Phola organisation was established in 2016 to address the psychosocial and mental health problems associated with violence, crime, substance abuse, child abuse, gender-based violence, hardships, and trauma.

At Phola Village women and children experiencing gender-based violence or any form of abuse can get help. The Phola Director Ncazelo Mlilo is a psychologist with experience in psychosocial work and counselling.

During the past two decades she has developed methodologies now widely used internationally in countries such as Canada, United Kingdom, United States of America, Israel, Palestine, Turkey, Brazil, Swaziland, South Africa, Uganda, and Russia. Her leading publication is The Tree of Life Methodology developed in 2006.

Phola’s Approach to Assisting Survivors is rooted in our Narrative Therapies;

Tree of Life Methodology

Is a hopeful and inspiring approach to working with children, young people and adults who have experienced trauma. It uses metaphors and carefully formulated questions inviting children and others to tell stories about significant experiences in their lives in ways that make them stronger and hopeful about the future.
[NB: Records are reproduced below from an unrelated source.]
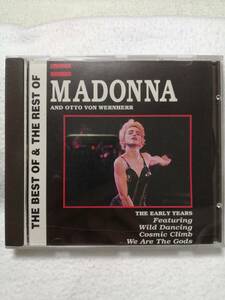 【廃盤CDシングル】Madonna The Best Of The Rest Of 初期音源　UKオリジナル　マドンナ　Wild Dancing ワイルド・ダンシング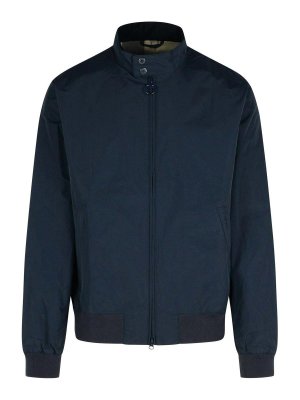 BARBOUR: Bomberjacken - Bomberjacke - Dunkelblau
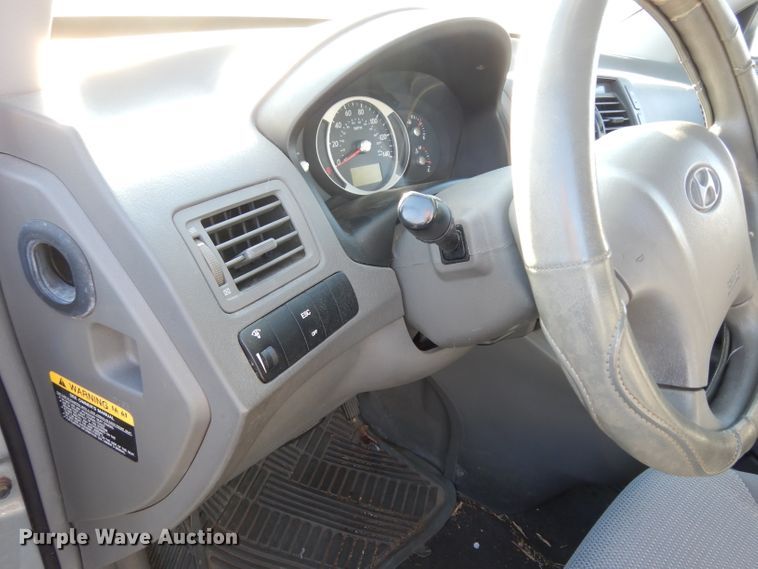 image for item DE4184 2007 Hyundai Tucson SUV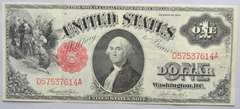 $ 1 Series of 1917 Columbus Landing US Note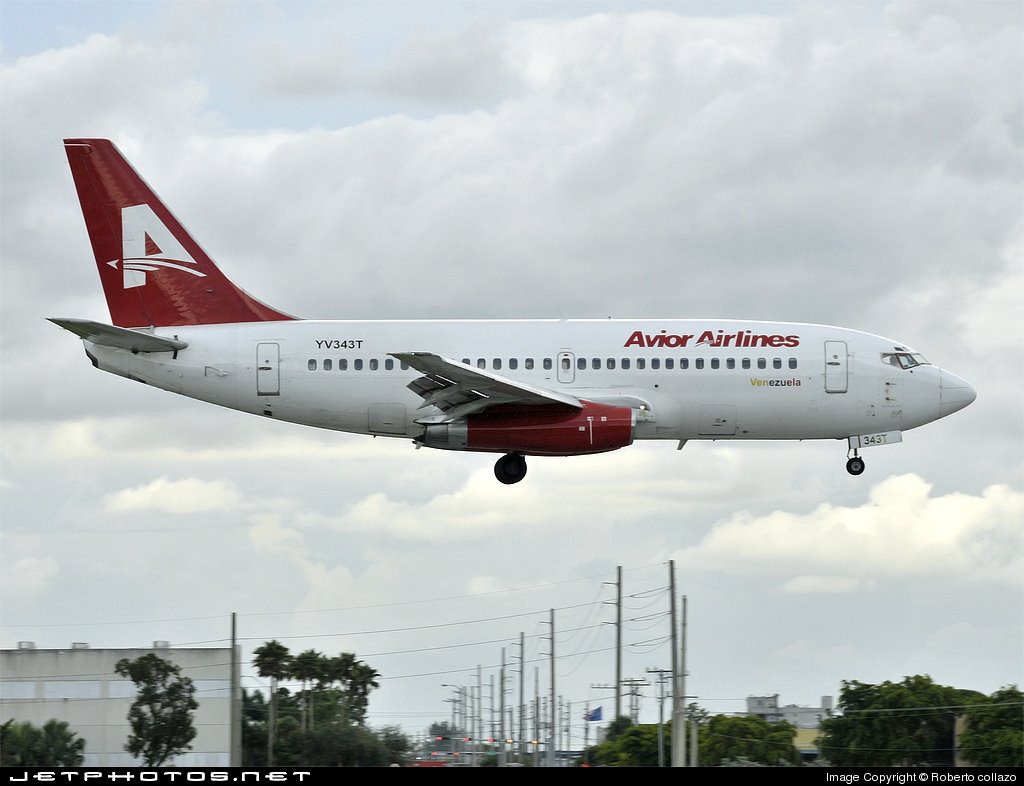 Avior aerolineas venezolanas by varias personas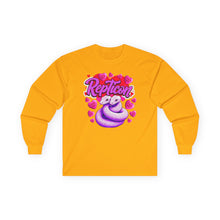 Load image into Gallery viewer, Repticon Unisex Ultra Cotton Long Sleeve Tee w/ Valentine Snakes
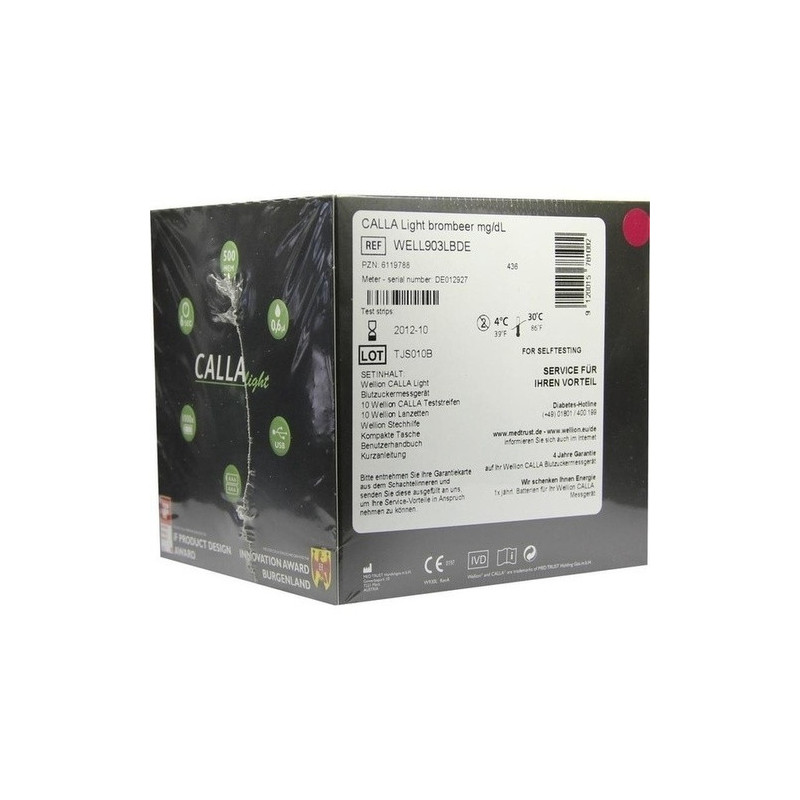 WELLION CALLA light Blutzuckermg.Set mg/dl brom., 1 ST – PZN 6119788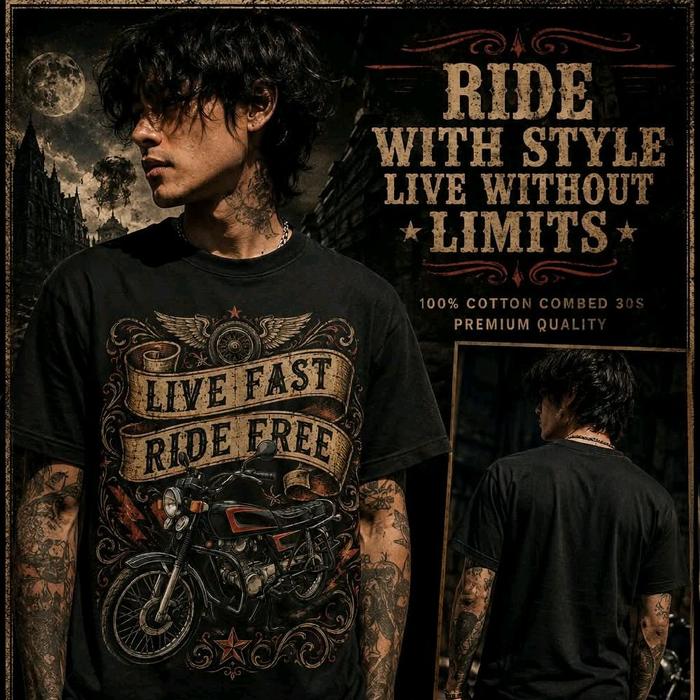 T-SHIRT DTF Premium Raster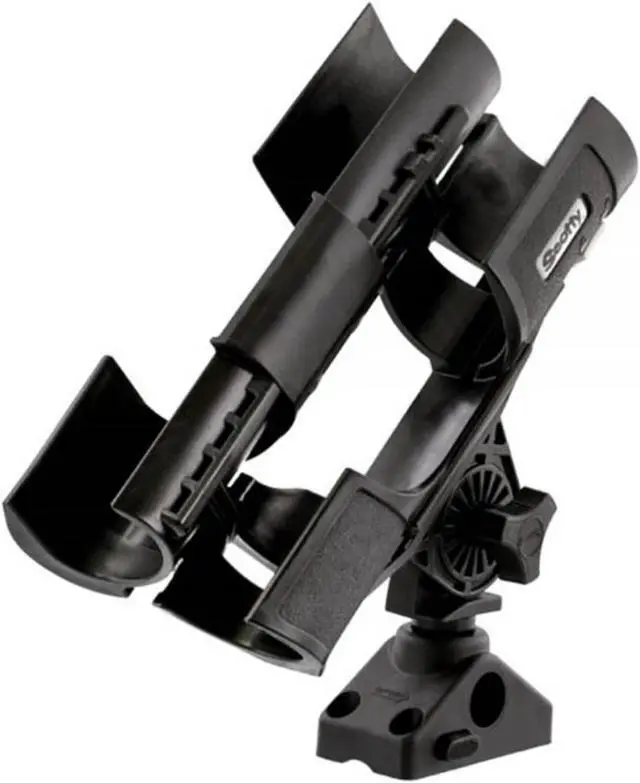 Alt view image 6 of 8 - Scotty 400-BK ORCA Rod Holder with 241L Side/Deck Mount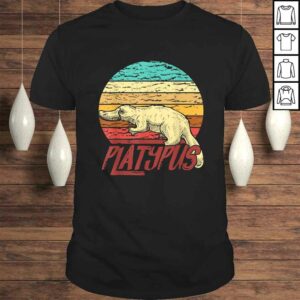 Duck Billed Men Boys Kids Australia Sunset Platypus Gift Top Duck Billed Men Boys Kids Australia Sunset Platypus Gift Top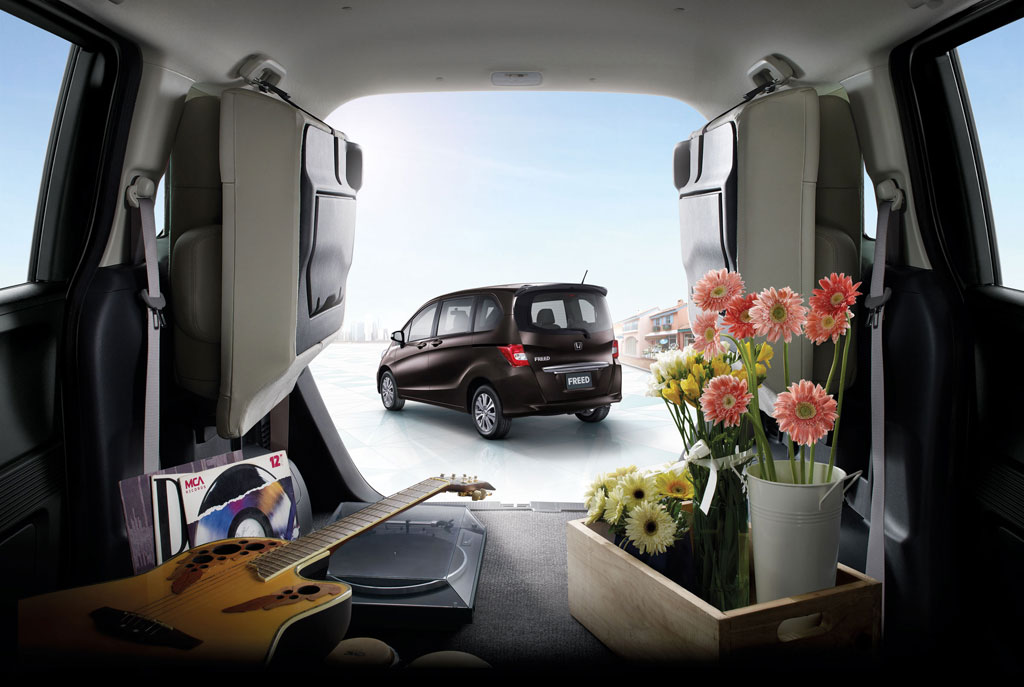 Honda Freed E ฮอนด้า ฟรีด ปี 2013 : ภาพที่ 6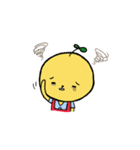 Lemon sis's silly Potato bro（個別スタンプ：32）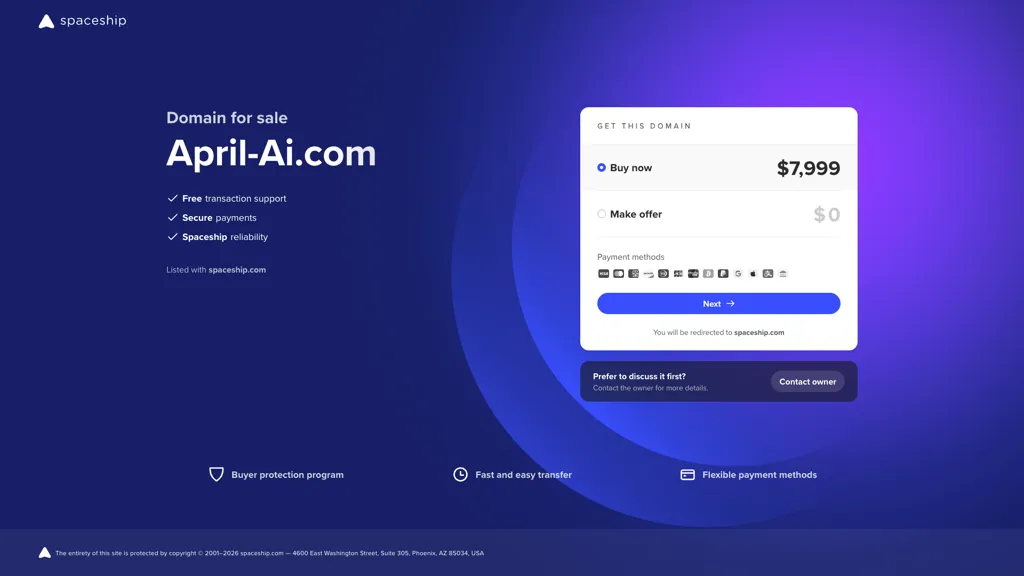 AprilAI 工具截图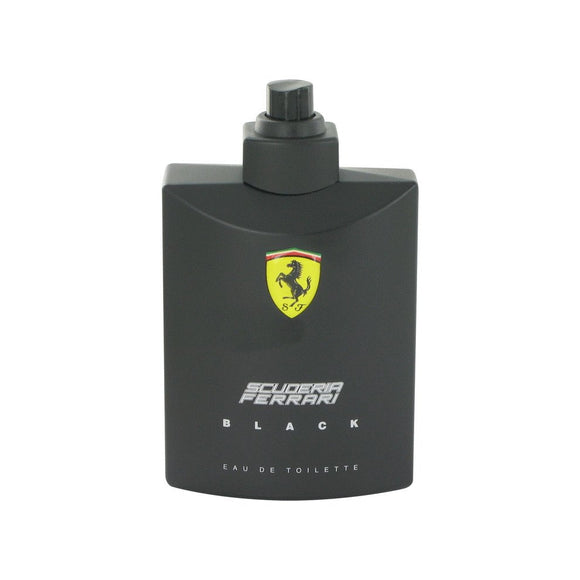 Ferrari Scuderia Black Eau De Toilette Spray Tester 125ml 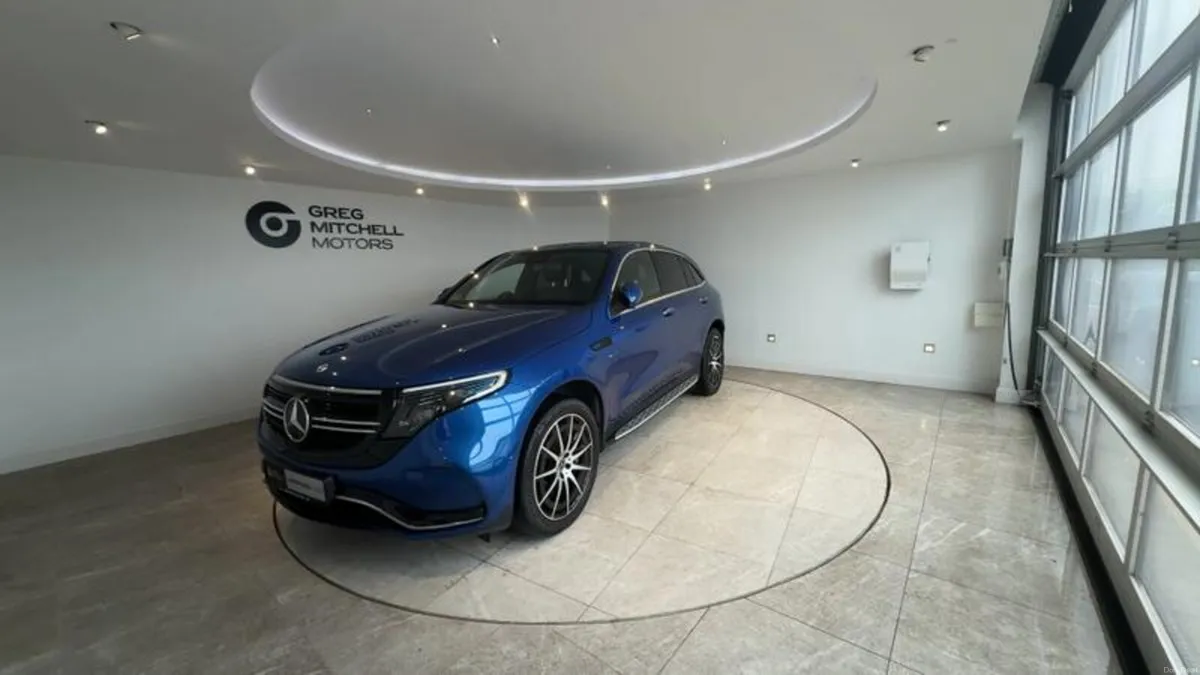 Mercedes-Benz EQC EQC 400 300kW AMG Line 80kWh 5dr - Image 3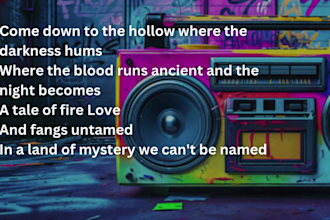 sing a song christian children animated lyrics video lyrics writer female singer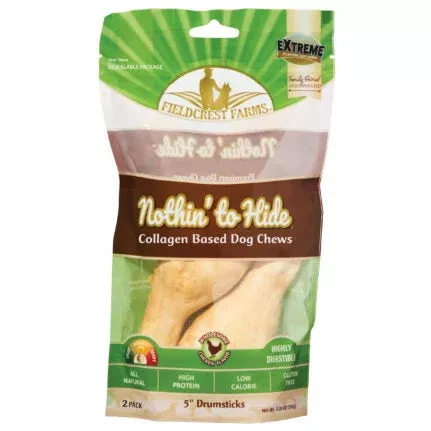 Nothin’ To Hide Drumstick Chicken Dog Treats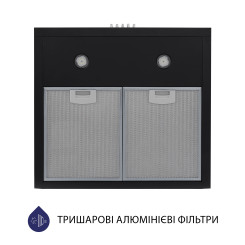 Витяжка MINOLA HK 5212 BL 700 LED - 5 фото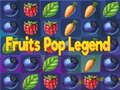 Joc Fruits Pop Legend en línia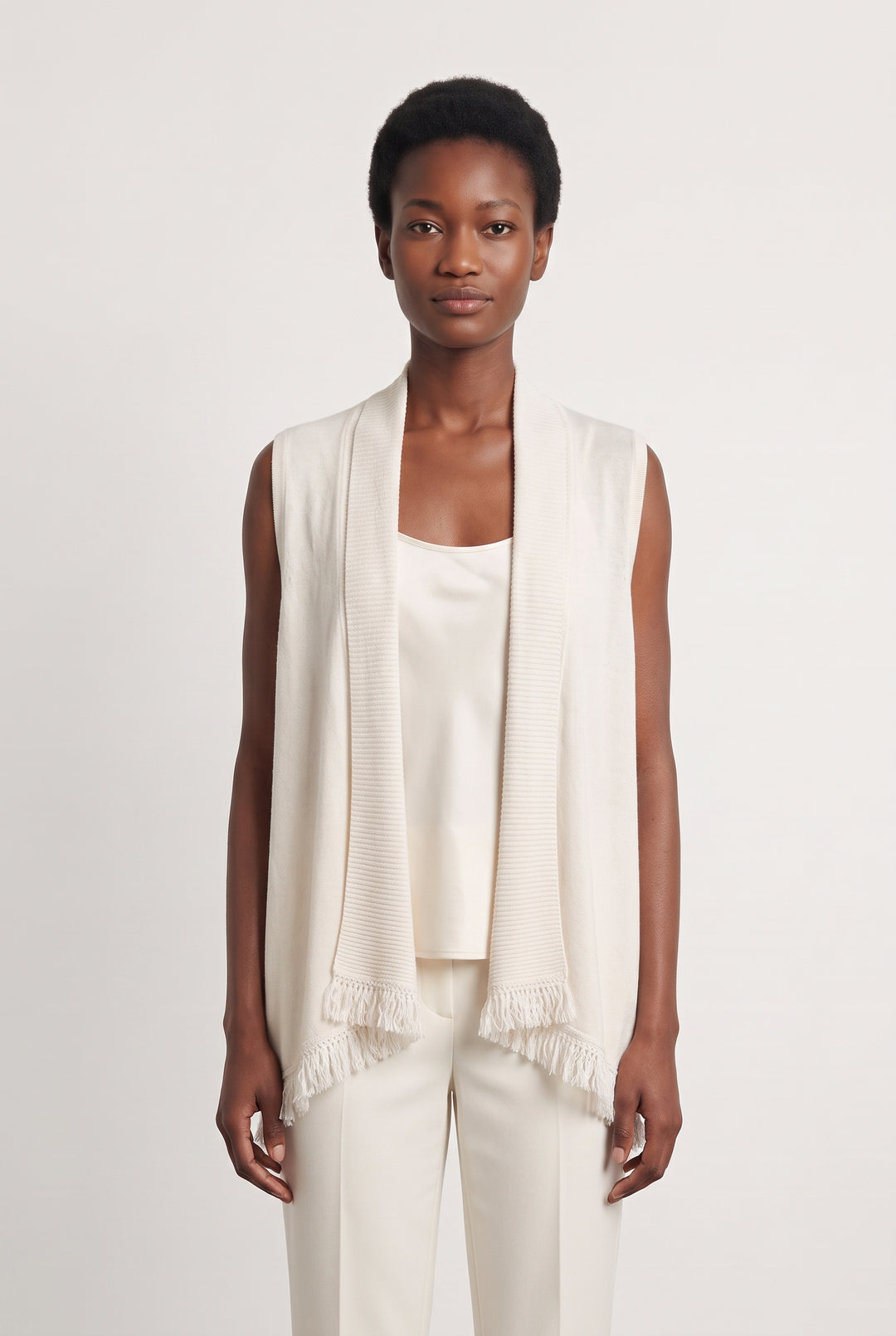 Kimono Blanc - Taille XS/34 de la marque La Fée Maraboutée | PARAD87162 - Vendu par Paradigme - Image 1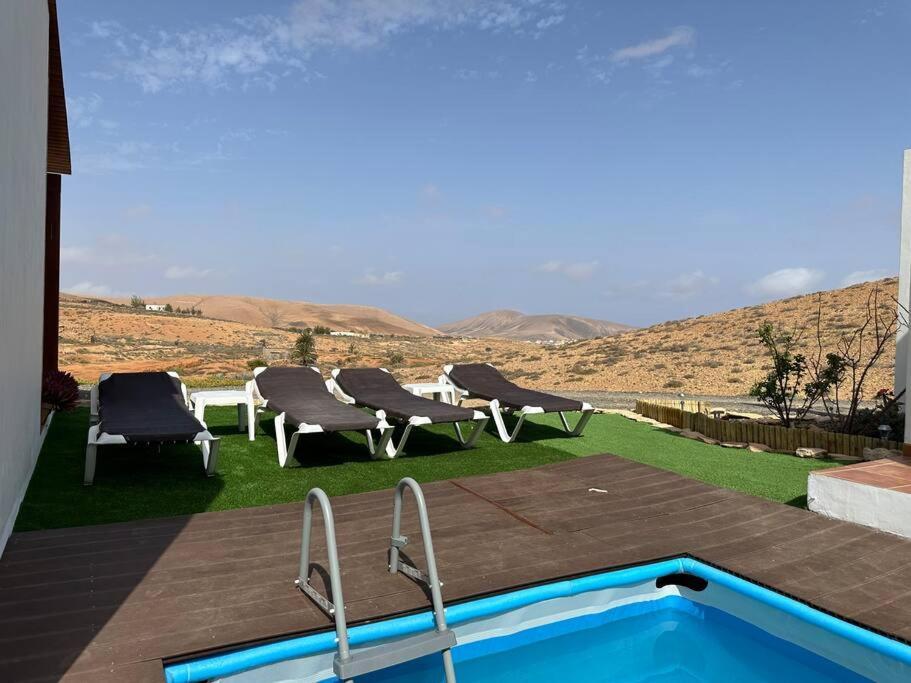Private Villa With Pool In The Mountains Pajara  Екстер'єр фото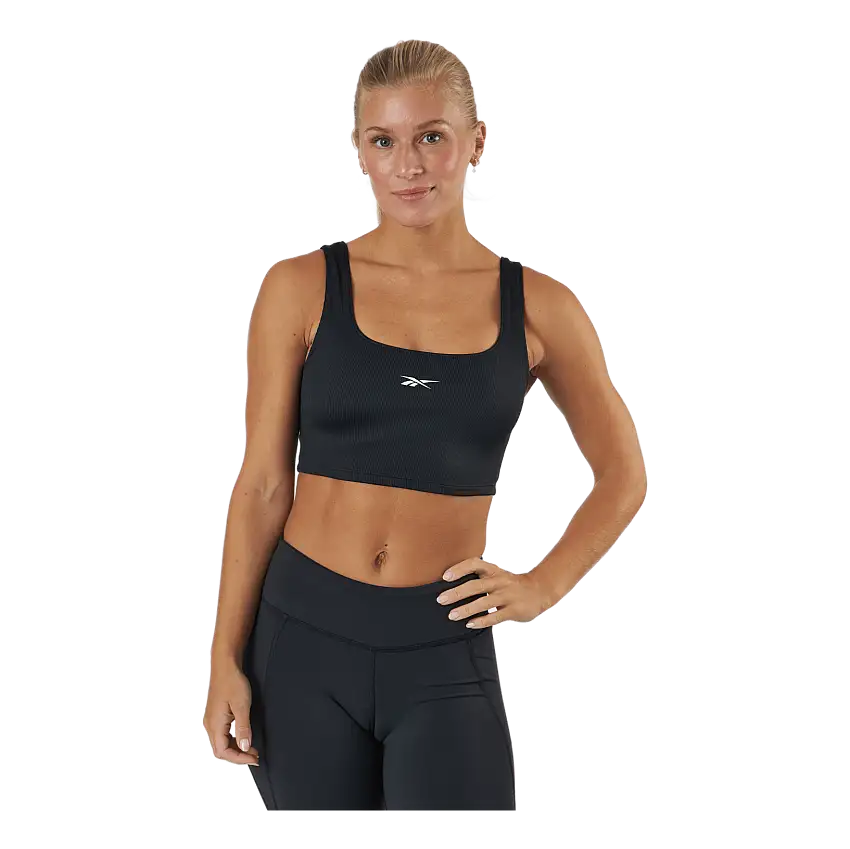 Wor Rib Bralette Black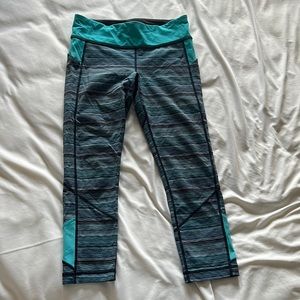 LULULEMON CROP LEGGINGS
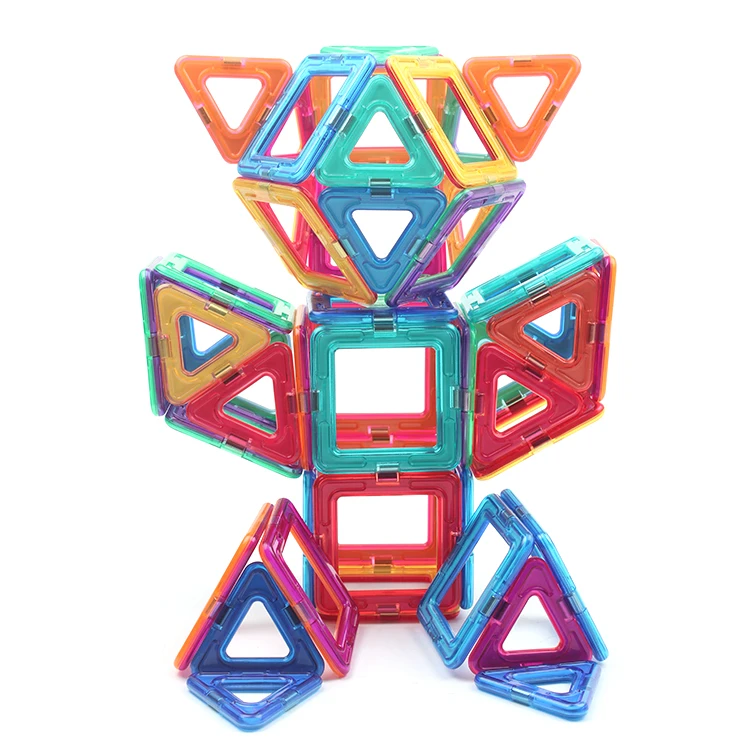 Balin 2024 Magnetic Blocks Educational Toys Magnetic Tiles Building Block Bricks for Kids with Stronger Magnets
The methodology allows people to explore to explore difficult issues in their lives such as abuse, loss, and grief without being re-traumatized by these experiences.

COURRAGE

This is a methodology that takes women and others affected by violence, crime, and abuse through ten sessions that allows them to separate from shame, guilt, and psychological distress resultant from traumatic experience.

Narrative Therapy in the Suitcase Project

The Narratives in The Suitcase project uses journey metaphors to support children and people on the move to share stories, about their movements in ways that gives them hope about their lives and the future.

O.U.T.T.R.A.G.E.D. Methodology (Men and Boys)

O.U.T.T.RA.G.E.D. is a collective narrative therapy framework that facilitates conversations with men and boys for the prevention of violence and Gender-Based Violence (GBV) in particular.

CHARITY IS THE CORNERSTONE OF HUMANITY

Is charity on the same pedestal as love? I believe charity is on a much higher plane than love. Love is a labyrinth of emotions and feelings hence its susceptible to pride, prejudice, expectations. Love is usually informed by relationships, friendships, and family bonds. But charity is giving a helping hand to someone not necessarily related to or known. It could be stranger from a different community or people living in another country.

Phola Community Facilitators reaching out.

When disaster strikes in any corner of the world, it is part of human nature to empathize and at times mobilize resources or even avail our skills and knowledge and lend a helping hand to those in distress. The urge is there to ameliorate or mitigate pain, loss, and suffering of fellow human beings.

Among the common disasters afflicting mankind are civil wars, floods, earthquakes, drought, and diseases like Ebola, malaria, and the current deadly pandemic coronavirus. Following the outbreak of covid-19 virus individuals from poor communities came out in the streets begging for food from passersby mostly in busy intersections, and outside shopping malls.

Phola was among the frontline organizations which provided psycho-social support and food parcels to the victims of gender-based violence during lockdown. The beneficiaries were women and children from Diepsloot, Cosmo city, Zandspruit and Alexander township.

Phola’s act of kindness might have been a drop in an ocean, but the ocean will be a drop less without it. The emaciated bodies of half-dressed children told a thousand stories of hunger and deprivation. Some related sad stories of how they had survived by scavenging in the dust bins.

Phola helping SA’s youth

The highest act of giving is charity. It is unequivocal, unparalleled, and selfless sacrifice borne from UBUNTU. This is the highest stage of love and knows no boundaries and is blind. It knows no religion, political affiliation, prejudices, color, or creed.

Phola’s psycho-social work services are offered gratis. The work is made possible through goodwill, partnerships and collaboration with organizations sharing similar synergies.

Phola’s mission and philosophy are firmly anchored on the values of UBUNTU, encapsulated in the motto, ‘I will be my brother’s keeper.’ Isn’t this the cornerstone of humanity, caring beyond measure and loving without limits?